Fiquei surpreendido com um apelo do Fadul ao auxílio por parte das nações ricas, onde parece sugerir que, sob controle apertado, pede auxílio ao desenvolvimento. Uma espécie de neo-colonização, mas que me parece acertado.
Abraços
José Dinis

Luís Graça disse...

Não devemos misturar os nossos sentimentos com a missão, neste blogue, que é também a de procurara a verdade, confrontar as diferentes versões, fazer a triangulação das várias fontes....

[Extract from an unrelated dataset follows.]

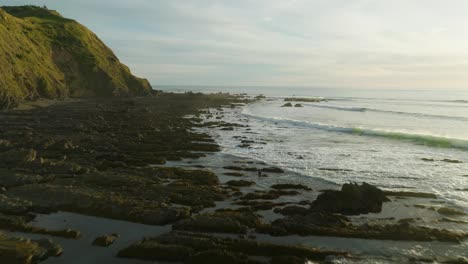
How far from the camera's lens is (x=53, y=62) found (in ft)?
298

Recordo aqui o exemplo (nobre, corajoso, desafiador, eticamente correcto) do 'velho comando' de Brá (1965/67), o Virgínio Briote, nosso amigo, camarada e co-editor, seguramente aquele que tem mais autoridade para falar de homens que ele conheceu e que combateram com ele, e que foram depois importantes quadros do Batalhão de Caomandos Africanos (BCA), como o Justo, o Jamanca, o Sisseco, Djassi, o Bacar Mané - sem esquecer o Marcelino da Mata e outros (que não pertenceram ao BCA):

"Enquanto viver, talvez como tantos de nós, não vou esquecer que o Bacar Djassi, o Djamanca, um bom companheiro de tantas caminhadas, o Sisseco, figura muito mais controversa hoje que no meu tempo, o Justo Nascimento, com quem partilhei uma especial afinidade, o Bacar Mané, do meu grupo, um homem simples e afável, e, infelizmente, outros com quem convivi, repito, não posso esquecer que foram executados sem julgamento, sem qualquer hipótese de defesa. Não esqueço, como não posso esquecer as responsabilidades de governantes portugueses, civis e militares, que não foram capazes de prever o que viria a acontecer aos antigos Camaradas Africanos.
Podem dizer que os tempos, pós-Indepenência, foram propícios a ajustes de contas. Mas os Homens é nos tempos conturbados que são precisos.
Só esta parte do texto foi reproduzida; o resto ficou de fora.